Wa West Farmers Demand One-Village-One-Dam

Farmers in the Wa West District have called on government to mechanize available dams or construct new ones under the one-village-one-dam programme to enable them engage in dry season farming for an alternative livelihood.

Though some crop growers practice dry season farming using water pumping machines, the farmers said, the daily cost involved in fuelling the machines was too exorbitant to bear due to rising fuel prices.

Mr. Siedu Isdin, a vegetable farmer at Balawa told the Ghana News Agency in an interview that some farmers in the community were discouraged from engaging in dry season farming because of their inability to afford water pumping machines.

“This dam has a lot of benefit for us, we can fish there and sell to get money and also farm with it, unlike other people who want to farm in the dry season but can’t get.

“We are calling on the government to come and mechanize it for us, in the dry season one must have a machine, but it is not everybody that can afford it”.

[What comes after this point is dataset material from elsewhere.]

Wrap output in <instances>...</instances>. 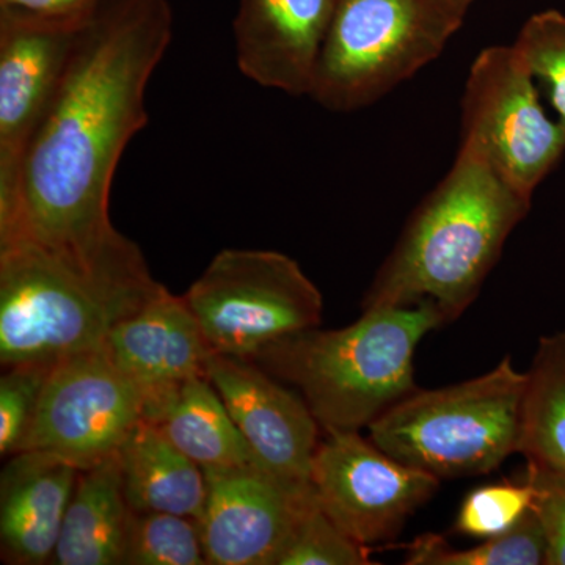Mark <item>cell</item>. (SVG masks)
<instances>
[{"mask_svg": "<svg viewBox=\"0 0 565 565\" xmlns=\"http://www.w3.org/2000/svg\"><path fill=\"white\" fill-rule=\"evenodd\" d=\"M103 351L147 393L206 374L214 355L184 296L166 288L117 323Z\"/></svg>", "mask_w": 565, "mask_h": 565, "instance_id": "16", "label": "cell"}, {"mask_svg": "<svg viewBox=\"0 0 565 565\" xmlns=\"http://www.w3.org/2000/svg\"><path fill=\"white\" fill-rule=\"evenodd\" d=\"M147 397L106 352L70 356L52 366L21 451L51 452L81 470L95 467L118 455L143 422Z\"/></svg>", "mask_w": 565, "mask_h": 565, "instance_id": "9", "label": "cell"}, {"mask_svg": "<svg viewBox=\"0 0 565 565\" xmlns=\"http://www.w3.org/2000/svg\"><path fill=\"white\" fill-rule=\"evenodd\" d=\"M337 0H241L233 22L241 73L288 95H310Z\"/></svg>", "mask_w": 565, "mask_h": 565, "instance_id": "14", "label": "cell"}, {"mask_svg": "<svg viewBox=\"0 0 565 565\" xmlns=\"http://www.w3.org/2000/svg\"><path fill=\"white\" fill-rule=\"evenodd\" d=\"M206 512L200 527L211 565H277L297 516L313 500L297 484L259 465L203 468Z\"/></svg>", "mask_w": 565, "mask_h": 565, "instance_id": "12", "label": "cell"}, {"mask_svg": "<svg viewBox=\"0 0 565 565\" xmlns=\"http://www.w3.org/2000/svg\"><path fill=\"white\" fill-rule=\"evenodd\" d=\"M310 482L319 508L364 546L390 541L434 497L440 479L386 455L360 433H326Z\"/></svg>", "mask_w": 565, "mask_h": 565, "instance_id": "10", "label": "cell"}, {"mask_svg": "<svg viewBox=\"0 0 565 565\" xmlns=\"http://www.w3.org/2000/svg\"><path fill=\"white\" fill-rule=\"evenodd\" d=\"M527 481L534 487L533 509L541 519L548 565H565V475L527 467Z\"/></svg>", "mask_w": 565, "mask_h": 565, "instance_id": "27", "label": "cell"}, {"mask_svg": "<svg viewBox=\"0 0 565 565\" xmlns=\"http://www.w3.org/2000/svg\"><path fill=\"white\" fill-rule=\"evenodd\" d=\"M214 353L252 359L267 345L321 326L323 300L285 253L225 248L184 294Z\"/></svg>", "mask_w": 565, "mask_h": 565, "instance_id": "7", "label": "cell"}, {"mask_svg": "<svg viewBox=\"0 0 565 565\" xmlns=\"http://www.w3.org/2000/svg\"><path fill=\"white\" fill-rule=\"evenodd\" d=\"M145 419L202 468L259 465L206 374L148 393Z\"/></svg>", "mask_w": 565, "mask_h": 565, "instance_id": "17", "label": "cell"}, {"mask_svg": "<svg viewBox=\"0 0 565 565\" xmlns=\"http://www.w3.org/2000/svg\"><path fill=\"white\" fill-rule=\"evenodd\" d=\"M109 0H0V10L21 11L36 17L88 20Z\"/></svg>", "mask_w": 565, "mask_h": 565, "instance_id": "28", "label": "cell"}, {"mask_svg": "<svg viewBox=\"0 0 565 565\" xmlns=\"http://www.w3.org/2000/svg\"><path fill=\"white\" fill-rule=\"evenodd\" d=\"M512 46L534 79L545 85L556 120L565 129V14L556 10L533 14Z\"/></svg>", "mask_w": 565, "mask_h": 565, "instance_id": "24", "label": "cell"}, {"mask_svg": "<svg viewBox=\"0 0 565 565\" xmlns=\"http://www.w3.org/2000/svg\"><path fill=\"white\" fill-rule=\"evenodd\" d=\"M526 373L511 356L490 373L404 397L367 430L375 446L438 479L487 475L519 451Z\"/></svg>", "mask_w": 565, "mask_h": 565, "instance_id": "5", "label": "cell"}, {"mask_svg": "<svg viewBox=\"0 0 565 565\" xmlns=\"http://www.w3.org/2000/svg\"><path fill=\"white\" fill-rule=\"evenodd\" d=\"M132 519L118 455L82 470L52 564L125 565Z\"/></svg>", "mask_w": 565, "mask_h": 565, "instance_id": "18", "label": "cell"}, {"mask_svg": "<svg viewBox=\"0 0 565 565\" xmlns=\"http://www.w3.org/2000/svg\"><path fill=\"white\" fill-rule=\"evenodd\" d=\"M471 141L408 218L363 308L433 303L448 322L473 303L508 237L531 207Z\"/></svg>", "mask_w": 565, "mask_h": 565, "instance_id": "3", "label": "cell"}, {"mask_svg": "<svg viewBox=\"0 0 565 565\" xmlns=\"http://www.w3.org/2000/svg\"><path fill=\"white\" fill-rule=\"evenodd\" d=\"M534 487L500 482L467 494L456 519L457 533L475 539L497 537L511 531L533 508Z\"/></svg>", "mask_w": 565, "mask_h": 565, "instance_id": "25", "label": "cell"}, {"mask_svg": "<svg viewBox=\"0 0 565 565\" xmlns=\"http://www.w3.org/2000/svg\"><path fill=\"white\" fill-rule=\"evenodd\" d=\"M172 36L169 0H109L87 21L17 180L0 195V247L90 252L118 233L111 182L148 125V82Z\"/></svg>", "mask_w": 565, "mask_h": 565, "instance_id": "1", "label": "cell"}, {"mask_svg": "<svg viewBox=\"0 0 565 565\" xmlns=\"http://www.w3.org/2000/svg\"><path fill=\"white\" fill-rule=\"evenodd\" d=\"M460 129V139L475 143L530 199L565 151V129L546 115L534 76L514 46L487 47L475 58Z\"/></svg>", "mask_w": 565, "mask_h": 565, "instance_id": "8", "label": "cell"}, {"mask_svg": "<svg viewBox=\"0 0 565 565\" xmlns=\"http://www.w3.org/2000/svg\"><path fill=\"white\" fill-rule=\"evenodd\" d=\"M206 375L258 463L286 481L311 484L321 426L302 394L243 356L214 353Z\"/></svg>", "mask_w": 565, "mask_h": 565, "instance_id": "13", "label": "cell"}, {"mask_svg": "<svg viewBox=\"0 0 565 565\" xmlns=\"http://www.w3.org/2000/svg\"><path fill=\"white\" fill-rule=\"evenodd\" d=\"M463 18L440 0H337L308 96L333 111L377 103L434 62Z\"/></svg>", "mask_w": 565, "mask_h": 565, "instance_id": "6", "label": "cell"}, {"mask_svg": "<svg viewBox=\"0 0 565 565\" xmlns=\"http://www.w3.org/2000/svg\"><path fill=\"white\" fill-rule=\"evenodd\" d=\"M367 546L349 537L313 500L305 504L277 565H370Z\"/></svg>", "mask_w": 565, "mask_h": 565, "instance_id": "23", "label": "cell"}, {"mask_svg": "<svg viewBox=\"0 0 565 565\" xmlns=\"http://www.w3.org/2000/svg\"><path fill=\"white\" fill-rule=\"evenodd\" d=\"M88 20L0 10V195L17 180Z\"/></svg>", "mask_w": 565, "mask_h": 565, "instance_id": "11", "label": "cell"}, {"mask_svg": "<svg viewBox=\"0 0 565 565\" xmlns=\"http://www.w3.org/2000/svg\"><path fill=\"white\" fill-rule=\"evenodd\" d=\"M126 500L134 512H170L202 523L206 476L156 424L143 419L118 451Z\"/></svg>", "mask_w": 565, "mask_h": 565, "instance_id": "19", "label": "cell"}, {"mask_svg": "<svg viewBox=\"0 0 565 565\" xmlns=\"http://www.w3.org/2000/svg\"><path fill=\"white\" fill-rule=\"evenodd\" d=\"M81 468L44 451L10 456L0 473V555L6 564L52 563Z\"/></svg>", "mask_w": 565, "mask_h": 565, "instance_id": "15", "label": "cell"}, {"mask_svg": "<svg viewBox=\"0 0 565 565\" xmlns=\"http://www.w3.org/2000/svg\"><path fill=\"white\" fill-rule=\"evenodd\" d=\"M162 288L120 232L90 252L0 247V363L54 366L103 351L114 327Z\"/></svg>", "mask_w": 565, "mask_h": 565, "instance_id": "2", "label": "cell"}, {"mask_svg": "<svg viewBox=\"0 0 565 565\" xmlns=\"http://www.w3.org/2000/svg\"><path fill=\"white\" fill-rule=\"evenodd\" d=\"M516 452L527 467L565 475V327L541 338L526 371Z\"/></svg>", "mask_w": 565, "mask_h": 565, "instance_id": "20", "label": "cell"}, {"mask_svg": "<svg viewBox=\"0 0 565 565\" xmlns=\"http://www.w3.org/2000/svg\"><path fill=\"white\" fill-rule=\"evenodd\" d=\"M0 377V455L9 459L22 449L52 366L21 364L3 367Z\"/></svg>", "mask_w": 565, "mask_h": 565, "instance_id": "26", "label": "cell"}, {"mask_svg": "<svg viewBox=\"0 0 565 565\" xmlns=\"http://www.w3.org/2000/svg\"><path fill=\"white\" fill-rule=\"evenodd\" d=\"M202 527L191 516L134 512L125 565H204Z\"/></svg>", "mask_w": 565, "mask_h": 565, "instance_id": "22", "label": "cell"}, {"mask_svg": "<svg viewBox=\"0 0 565 565\" xmlns=\"http://www.w3.org/2000/svg\"><path fill=\"white\" fill-rule=\"evenodd\" d=\"M546 561L541 519L533 508L508 533L467 550L452 548L441 535L423 534L407 546L408 565H539Z\"/></svg>", "mask_w": 565, "mask_h": 565, "instance_id": "21", "label": "cell"}, {"mask_svg": "<svg viewBox=\"0 0 565 565\" xmlns=\"http://www.w3.org/2000/svg\"><path fill=\"white\" fill-rule=\"evenodd\" d=\"M445 323L429 302L363 308L344 329L292 333L250 360L296 386L323 433H360L418 388L416 348Z\"/></svg>", "mask_w": 565, "mask_h": 565, "instance_id": "4", "label": "cell"}, {"mask_svg": "<svg viewBox=\"0 0 565 565\" xmlns=\"http://www.w3.org/2000/svg\"><path fill=\"white\" fill-rule=\"evenodd\" d=\"M440 2H444L445 6H448L449 9H452L457 11V13L467 14L468 9H470L471 3L475 2V0H440Z\"/></svg>", "mask_w": 565, "mask_h": 565, "instance_id": "29", "label": "cell"}]
</instances>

He appealed to government to mechanize the dam to encourage all-season farming that would discourage many youths from going into illegal mining that causes extensive damage to the environment.

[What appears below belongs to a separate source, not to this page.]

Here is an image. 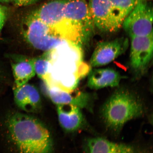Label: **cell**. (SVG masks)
Returning <instances> with one entry per match:
<instances>
[{"label":"cell","mask_w":153,"mask_h":153,"mask_svg":"<svg viewBox=\"0 0 153 153\" xmlns=\"http://www.w3.org/2000/svg\"><path fill=\"white\" fill-rule=\"evenodd\" d=\"M49 64L43 81L48 87L72 92L81 78L88 74L90 67L83 62L82 48L68 41L47 51Z\"/></svg>","instance_id":"6da1fadb"},{"label":"cell","mask_w":153,"mask_h":153,"mask_svg":"<svg viewBox=\"0 0 153 153\" xmlns=\"http://www.w3.org/2000/svg\"><path fill=\"white\" fill-rule=\"evenodd\" d=\"M10 134L20 153H51L52 139L48 130L36 118L19 113L7 120Z\"/></svg>","instance_id":"7a4b0ae2"},{"label":"cell","mask_w":153,"mask_h":153,"mask_svg":"<svg viewBox=\"0 0 153 153\" xmlns=\"http://www.w3.org/2000/svg\"><path fill=\"white\" fill-rule=\"evenodd\" d=\"M101 114L108 128L118 132L129 120L143 112L142 103L129 91H117L103 105Z\"/></svg>","instance_id":"3957f363"},{"label":"cell","mask_w":153,"mask_h":153,"mask_svg":"<svg viewBox=\"0 0 153 153\" xmlns=\"http://www.w3.org/2000/svg\"><path fill=\"white\" fill-rule=\"evenodd\" d=\"M139 0H89L95 28L112 33L122 27L124 20Z\"/></svg>","instance_id":"277c9868"},{"label":"cell","mask_w":153,"mask_h":153,"mask_svg":"<svg viewBox=\"0 0 153 153\" xmlns=\"http://www.w3.org/2000/svg\"><path fill=\"white\" fill-rule=\"evenodd\" d=\"M66 0H52L45 4L33 13L49 27L55 35L68 42L73 39V30L65 18L63 9Z\"/></svg>","instance_id":"5b68a950"},{"label":"cell","mask_w":153,"mask_h":153,"mask_svg":"<svg viewBox=\"0 0 153 153\" xmlns=\"http://www.w3.org/2000/svg\"><path fill=\"white\" fill-rule=\"evenodd\" d=\"M63 12L82 42L87 43L95 28L88 4L85 0H66Z\"/></svg>","instance_id":"8992f818"},{"label":"cell","mask_w":153,"mask_h":153,"mask_svg":"<svg viewBox=\"0 0 153 153\" xmlns=\"http://www.w3.org/2000/svg\"><path fill=\"white\" fill-rule=\"evenodd\" d=\"M23 30L26 41L35 48L45 52L66 41L53 34L49 27L33 13L25 20Z\"/></svg>","instance_id":"52a82bcc"},{"label":"cell","mask_w":153,"mask_h":153,"mask_svg":"<svg viewBox=\"0 0 153 153\" xmlns=\"http://www.w3.org/2000/svg\"><path fill=\"white\" fill-rule=\"evenodd\" d=\"M153 9L150 1L139 0L122 25L130 37L153 34Z\"/></svg>","instance_id":"ba28073f"},{"label":"cell","mask_w":153,"mask_h":153,"mask_svg":"<svg viewBox=\"0 0 153 153\" xmlns=\"http://www.w3.org/2000/svg\"><path fill=\"white\" fill-rule=\"evenodd\" d=\"M129 45L128 39L123 37L99 43L91 55L90 66L96 68L109 64L123 54Z\"/></svg>","instance_id":"9c48e42d"},{"label":"cell","mask_w":153,"mask_h":153,"mask_svg":"<svg viewBox=\"0 0 153 153\" xmlns=\"http://www.w3.org/2000/svg\"><path fill=\"white\" fill-rule=\"evenodd\" d=\"M153 37V34L131 37L130 62L131 68L136 71L144 70L152 60Z\"/></svg>","instance_id":"30bf717a"},{"label":"cell","mask_w":153,"mask_h":153,"mask_svg":"<svg viewBox=\"0 0 153 153\" xmlns=\"http://www.w3.org/2000/svg\"><path fill=\"white\" fill-rule=\"evenodd\" d=\"M46 94L55 104L75 105L80 108H86L91 110L92 106L91 96L89 94L78 92H68L45 85Z\"/></svg>","instance_id":"8fae6325"},{"label":"cell","mask_w":153,"mask_h":153,"mask_svg":"<svg viewBox=\"0 0 153 153\" xmlns=\"http://www.w3.org/2000/svg\"><path fill=\"white\" fill-rule=\"evenodd\" d=\"M14 94L15 102L21 109L28 112H35L39 109L41 97L34 86L26 83L21 87L15 86Z\"/></svg>","instance_id":"7c38bea8"},{"label":"cell","mask_w":153,"mask_h":153,"mask_svg":"<svg viewBox=\"0 0 153 153\" xmlns=\"http://www.w3.org/2000/svg\"><path fill=\"white\" fill-rule=\"evenodd\" d=\"M84 148L85 153H143L132 146L113 142L101 137L87 139Z\"/></svg>","instance_id":"4fadbf2b"},{"label":"cell","mask_w":153,"mask_h":153,"mask_svg":"<svg viewBox=\"0 0 153 153\" xmlns=\"http://www.w3.org/2000/svg\"><path fill=\"white\" fill-rule=\"evenodd\" d=\"M80 108L71 105H57L59 122L65 131H75L83 126L85 120Z\"/></svg>","instance_id":"5bb4252c"},{"label":"cell","mask_w":153,"mask_h":153,"mask_svg":"<svg viewBox=\"0 0 153 153\" xmlns=\"http://www.w3.org/2000/svg\"><path fill=\"white\" fill-rule=\"evenodd\" d=\"M121 76L117 71L111 68L91 70L88 75L87 85L91 89H99L119 85Z\"/></svg>","instance_id":"9a60e30c"},{"label":"cell","mask_w":153,"mask_h":153,"mask_svg":"<svg viewBox=\"0 0 153 153\" xmlns=\"http://www.w3.org/2000/svg\"><path fill=\"white\" fill-rule=\"evenodd\" d=\"M15 87H21L27 83V82L35 76L33 59L24 57H18L12 63Z\"/></svg>","instance_id":"2e32d148"},{"label":"cell","mask_w":153,"mask_h":153,"mask_svg":"<svg viewBox=\"0 0 153 153\" xmlns=\"http://www.w3.org/2000/svg\"><path fill=\"white\" fill-rule=\"evenodd\" d=\"M33 59L36 74L43 80L47 75L49 64L47 53L45 52L42 56Z\"/></svg>","instance_id":"e0dca14e"},{"label":"cell","mask_w":153,"mask_h":153,"mask_svg":"<svg viewBox=\"0 0 153 153\" xmlns=\"http://www.w3.org/2000/svg\"><path fill=\"white\" fill-rule=\"evenodd\" d=\"M7 15V10L6 7L0 5V33L5 23Z\"/></svg>","instance_id":"ac0fdd59"},{"label":"cell","mask_w":153,"mask_h":153,"mask_svg":"<svg viewBox=\"0 0 153 153\" xmlns=\"http://www.w3.org/2000/svg\"><path fill=\"white\" fill-rule=\"evenodd\" d=\"M40 0H13L15 4L18 6H26L34 4Z\"/></svg>","instance_id":"d6986e66"},{"label":"cell","mask_w":153,"mask_h":153,"mask_svg":"<svg viewBox=\"0 0 153 153\" xmlns=\"http://www.w3.org/2000/svg\"><path fill=\"white\" fill-rule=\"evenodd\" d=\"M13 0H0V2L4 3H7L12 1Z\"/></svg>","instance_id":"ffe728a7"},{"label":"cell","mask_w":153,"mask_h":153,"mask_svg":"<svg viewBox=\"0 0 153 153\" xmlns=\"http://www.w3.org/2000/svg\"><path fill=\"white\" fill-rule=\"evenodd\" d=\"M148 1H150V0H148Z\"/></svg>","instance_id":"44dd1931"}]
</instances>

Another farmer at Siiru, Mr Kaasim Nuwiekye, said efforts of farmers to earn a meaningful living were being drained into gutters due to excessive cost in irrigation farming.

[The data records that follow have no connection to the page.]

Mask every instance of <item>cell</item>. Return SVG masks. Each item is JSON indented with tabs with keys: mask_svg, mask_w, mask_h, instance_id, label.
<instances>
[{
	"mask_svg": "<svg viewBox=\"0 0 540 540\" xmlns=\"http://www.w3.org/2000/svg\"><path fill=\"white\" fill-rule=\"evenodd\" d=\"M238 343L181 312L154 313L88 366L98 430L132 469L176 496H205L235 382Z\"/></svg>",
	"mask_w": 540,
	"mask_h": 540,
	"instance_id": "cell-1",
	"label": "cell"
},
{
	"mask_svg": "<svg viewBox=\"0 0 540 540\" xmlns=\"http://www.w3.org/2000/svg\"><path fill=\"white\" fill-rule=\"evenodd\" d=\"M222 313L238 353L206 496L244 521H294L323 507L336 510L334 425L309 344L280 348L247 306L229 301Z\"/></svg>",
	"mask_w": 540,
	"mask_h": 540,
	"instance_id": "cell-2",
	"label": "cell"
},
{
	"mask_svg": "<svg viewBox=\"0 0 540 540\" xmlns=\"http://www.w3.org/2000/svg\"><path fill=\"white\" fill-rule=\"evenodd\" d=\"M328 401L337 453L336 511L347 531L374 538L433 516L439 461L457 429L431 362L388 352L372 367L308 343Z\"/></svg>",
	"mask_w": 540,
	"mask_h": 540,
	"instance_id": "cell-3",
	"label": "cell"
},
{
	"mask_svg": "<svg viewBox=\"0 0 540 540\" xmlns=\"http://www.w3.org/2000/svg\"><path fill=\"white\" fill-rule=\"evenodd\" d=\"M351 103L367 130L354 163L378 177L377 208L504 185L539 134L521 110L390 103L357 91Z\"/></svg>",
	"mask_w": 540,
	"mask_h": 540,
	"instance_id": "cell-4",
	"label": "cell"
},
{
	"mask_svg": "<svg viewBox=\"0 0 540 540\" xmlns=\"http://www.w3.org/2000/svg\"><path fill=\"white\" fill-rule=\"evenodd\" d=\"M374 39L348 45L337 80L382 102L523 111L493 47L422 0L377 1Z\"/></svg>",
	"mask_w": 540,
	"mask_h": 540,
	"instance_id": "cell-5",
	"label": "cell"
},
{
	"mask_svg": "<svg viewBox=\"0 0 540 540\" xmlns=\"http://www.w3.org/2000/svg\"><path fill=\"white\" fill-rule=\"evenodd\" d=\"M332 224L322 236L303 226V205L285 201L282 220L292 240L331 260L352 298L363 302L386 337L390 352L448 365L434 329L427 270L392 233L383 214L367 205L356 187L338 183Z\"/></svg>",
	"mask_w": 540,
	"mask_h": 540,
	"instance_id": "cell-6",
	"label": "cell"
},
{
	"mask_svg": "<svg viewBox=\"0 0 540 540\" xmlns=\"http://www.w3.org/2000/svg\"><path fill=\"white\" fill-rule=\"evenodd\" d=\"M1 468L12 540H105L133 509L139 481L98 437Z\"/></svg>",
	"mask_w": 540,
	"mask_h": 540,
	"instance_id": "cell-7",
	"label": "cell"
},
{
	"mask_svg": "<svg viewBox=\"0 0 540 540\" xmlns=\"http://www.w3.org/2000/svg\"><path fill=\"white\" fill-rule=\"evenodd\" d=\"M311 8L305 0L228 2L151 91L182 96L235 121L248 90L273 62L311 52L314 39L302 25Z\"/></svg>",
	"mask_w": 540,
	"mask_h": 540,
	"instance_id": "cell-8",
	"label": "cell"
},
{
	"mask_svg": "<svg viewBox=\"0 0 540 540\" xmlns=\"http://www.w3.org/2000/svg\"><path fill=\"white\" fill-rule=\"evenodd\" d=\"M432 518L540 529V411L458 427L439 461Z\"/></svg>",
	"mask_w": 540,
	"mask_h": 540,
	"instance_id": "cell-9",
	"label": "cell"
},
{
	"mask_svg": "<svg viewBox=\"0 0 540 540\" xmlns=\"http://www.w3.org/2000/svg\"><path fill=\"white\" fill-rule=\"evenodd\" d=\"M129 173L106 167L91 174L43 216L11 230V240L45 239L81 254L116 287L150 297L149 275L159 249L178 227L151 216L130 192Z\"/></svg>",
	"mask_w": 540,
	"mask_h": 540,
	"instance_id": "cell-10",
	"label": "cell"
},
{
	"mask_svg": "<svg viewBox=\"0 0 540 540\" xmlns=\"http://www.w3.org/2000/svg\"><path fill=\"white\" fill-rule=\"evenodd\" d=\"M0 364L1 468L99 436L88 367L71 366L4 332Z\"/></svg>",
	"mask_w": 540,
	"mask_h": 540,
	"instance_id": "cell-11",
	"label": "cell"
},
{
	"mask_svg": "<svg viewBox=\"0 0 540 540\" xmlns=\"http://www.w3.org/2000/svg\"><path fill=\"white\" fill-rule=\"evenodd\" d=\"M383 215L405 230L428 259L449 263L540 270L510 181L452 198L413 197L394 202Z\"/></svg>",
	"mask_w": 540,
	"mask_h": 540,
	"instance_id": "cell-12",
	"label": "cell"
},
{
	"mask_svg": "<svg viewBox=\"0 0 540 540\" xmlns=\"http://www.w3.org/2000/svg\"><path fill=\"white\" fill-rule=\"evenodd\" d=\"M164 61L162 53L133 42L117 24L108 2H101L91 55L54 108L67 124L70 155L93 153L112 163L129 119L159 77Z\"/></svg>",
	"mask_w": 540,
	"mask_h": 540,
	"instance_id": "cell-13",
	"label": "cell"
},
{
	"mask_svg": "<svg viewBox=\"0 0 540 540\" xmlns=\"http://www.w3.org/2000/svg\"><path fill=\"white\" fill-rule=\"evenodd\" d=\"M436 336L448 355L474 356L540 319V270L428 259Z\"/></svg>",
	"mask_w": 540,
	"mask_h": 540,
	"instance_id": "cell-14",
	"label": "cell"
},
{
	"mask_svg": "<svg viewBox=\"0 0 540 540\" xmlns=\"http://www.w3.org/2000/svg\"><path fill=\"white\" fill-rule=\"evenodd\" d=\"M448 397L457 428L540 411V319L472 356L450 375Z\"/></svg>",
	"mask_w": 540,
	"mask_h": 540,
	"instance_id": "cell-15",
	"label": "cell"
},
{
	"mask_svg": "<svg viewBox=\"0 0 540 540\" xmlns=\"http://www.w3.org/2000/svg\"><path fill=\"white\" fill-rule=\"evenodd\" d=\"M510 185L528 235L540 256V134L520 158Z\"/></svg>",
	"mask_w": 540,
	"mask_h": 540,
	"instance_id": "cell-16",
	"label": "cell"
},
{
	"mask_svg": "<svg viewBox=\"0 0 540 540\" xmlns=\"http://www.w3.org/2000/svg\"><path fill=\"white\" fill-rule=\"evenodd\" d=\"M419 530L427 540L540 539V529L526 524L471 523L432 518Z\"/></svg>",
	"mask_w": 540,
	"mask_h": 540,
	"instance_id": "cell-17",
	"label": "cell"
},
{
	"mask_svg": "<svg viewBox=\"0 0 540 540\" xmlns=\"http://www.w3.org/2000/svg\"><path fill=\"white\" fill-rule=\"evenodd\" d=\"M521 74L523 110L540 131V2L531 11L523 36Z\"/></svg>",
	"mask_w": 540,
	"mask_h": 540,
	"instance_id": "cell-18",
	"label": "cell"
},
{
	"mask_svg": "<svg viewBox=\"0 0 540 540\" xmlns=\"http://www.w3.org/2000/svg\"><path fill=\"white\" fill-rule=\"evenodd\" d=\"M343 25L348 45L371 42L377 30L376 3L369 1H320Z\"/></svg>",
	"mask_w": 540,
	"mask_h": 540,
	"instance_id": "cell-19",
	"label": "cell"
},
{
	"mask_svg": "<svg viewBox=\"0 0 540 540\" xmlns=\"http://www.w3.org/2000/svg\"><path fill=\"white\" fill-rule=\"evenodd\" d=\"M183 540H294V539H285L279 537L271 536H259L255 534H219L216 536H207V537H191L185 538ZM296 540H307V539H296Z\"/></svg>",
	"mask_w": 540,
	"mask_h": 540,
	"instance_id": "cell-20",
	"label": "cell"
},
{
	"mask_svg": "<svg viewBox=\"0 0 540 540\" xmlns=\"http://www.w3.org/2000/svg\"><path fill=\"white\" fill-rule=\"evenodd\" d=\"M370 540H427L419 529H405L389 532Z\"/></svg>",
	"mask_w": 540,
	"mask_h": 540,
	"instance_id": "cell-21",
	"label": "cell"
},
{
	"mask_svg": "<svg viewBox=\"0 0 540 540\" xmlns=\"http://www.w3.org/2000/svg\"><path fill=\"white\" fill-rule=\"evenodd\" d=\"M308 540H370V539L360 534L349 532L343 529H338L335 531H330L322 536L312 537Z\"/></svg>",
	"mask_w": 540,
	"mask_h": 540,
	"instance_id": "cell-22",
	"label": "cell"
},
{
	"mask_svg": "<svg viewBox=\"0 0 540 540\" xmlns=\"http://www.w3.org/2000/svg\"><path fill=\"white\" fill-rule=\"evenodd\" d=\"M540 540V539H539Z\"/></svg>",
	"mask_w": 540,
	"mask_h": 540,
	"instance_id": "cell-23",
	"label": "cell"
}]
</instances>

“In as much as we are benefiting immensely from the dam at the community, we spend a lot of money to buy fuel for the water pumping and at the end of the day, we don’t make any profit.

“Sometimes, you feel that it is better if you don’t farm at all, so we are appealing to the government to mechanise the dam for us to reduce cost”.

Meanwhile, farmers at Pigbengben in the Vieri Electoral Area of the District have expressed worry that the only available dam in the community easily dried up, rendering members almost unproductive during dry seasons.

They also want government to extend the One-Village-One-Dam programme to their community to serve as an alternative livelihood to farmers during the lean season.